TASK REQUIREMENTS. For the records below, please print exactly and only the lines from the one with "LX Hawk 1800mm/71''" down to the one with "イッセイミヤケ メン ジップパーカー", both ends included, omitting the pictures.

RECORDS PROVIDED.
■ ■ ■
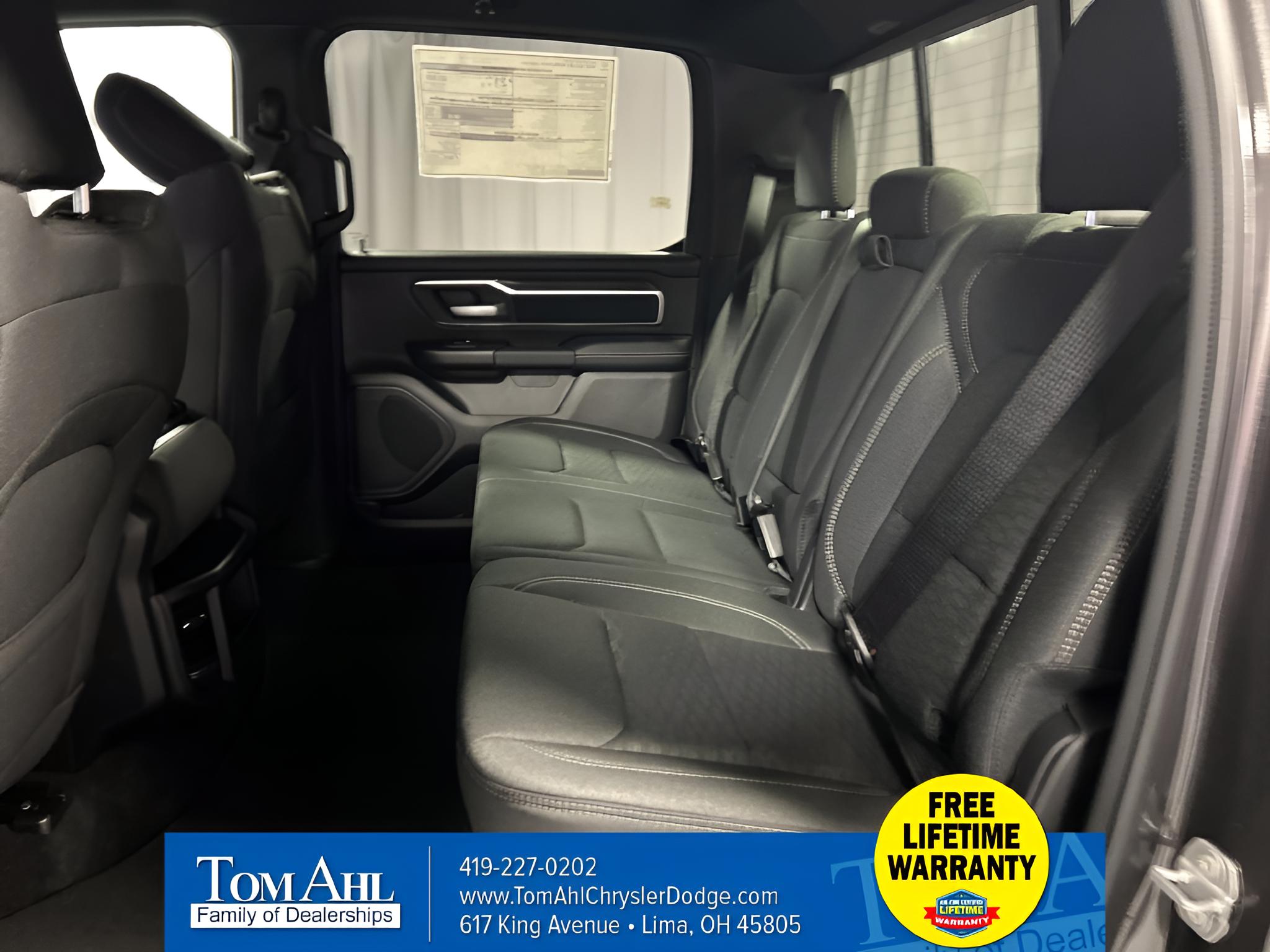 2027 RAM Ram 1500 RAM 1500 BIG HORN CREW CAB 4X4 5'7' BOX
■ ■ ■
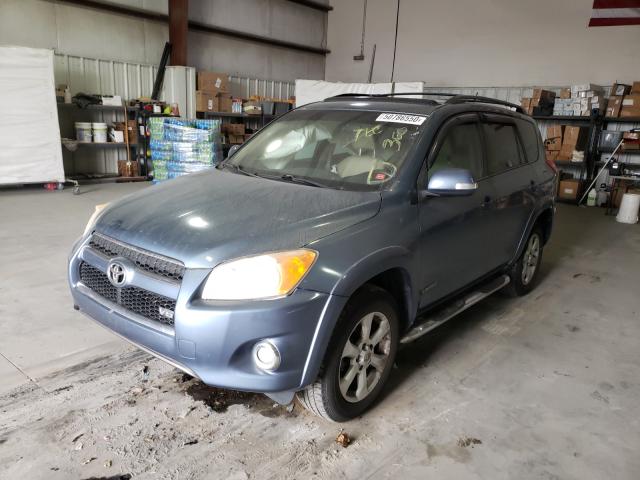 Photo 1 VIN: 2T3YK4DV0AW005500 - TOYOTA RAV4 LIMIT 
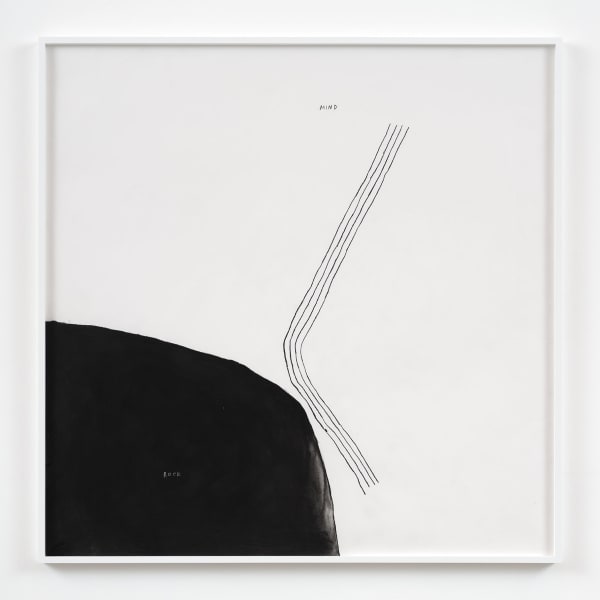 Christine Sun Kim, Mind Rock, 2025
■ ■ ■
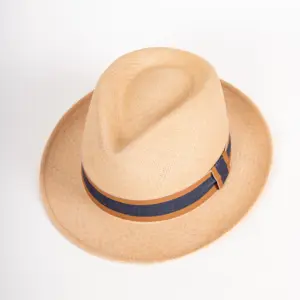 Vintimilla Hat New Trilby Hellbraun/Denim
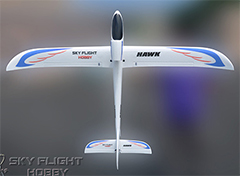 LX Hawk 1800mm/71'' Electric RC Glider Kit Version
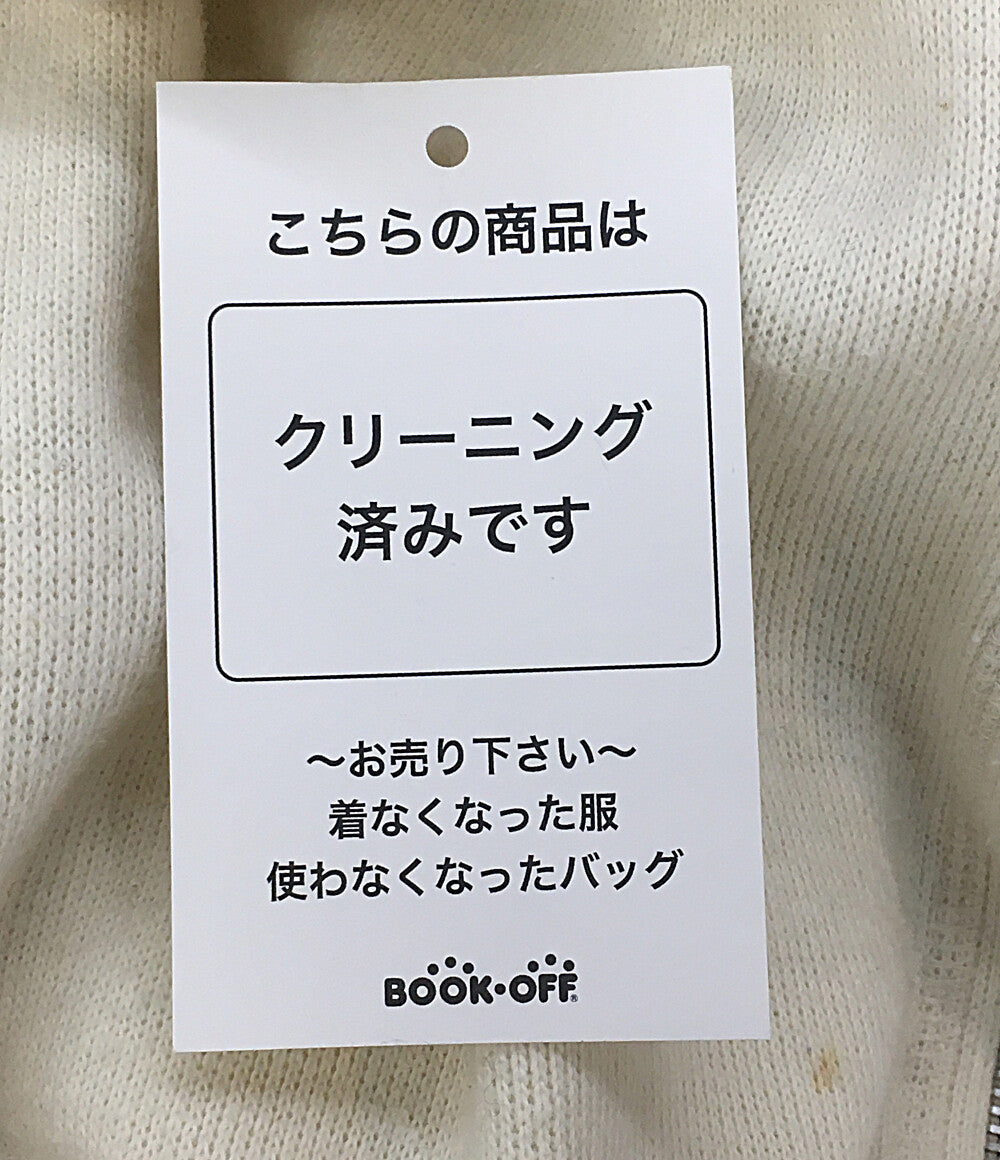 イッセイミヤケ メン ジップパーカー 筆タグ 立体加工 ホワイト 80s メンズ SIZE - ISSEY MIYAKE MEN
■ ■ ■
RESPONSE TO THIS EXERCISE.
 LX Hawk 1800mm/71'' Electric RC Glider Kit Version
 イッセイミヤケ メン ジップパーカー 筆タグ 立体加工 ホワイト 80s メンズ SIZE - ISSEY MIYAKE MEN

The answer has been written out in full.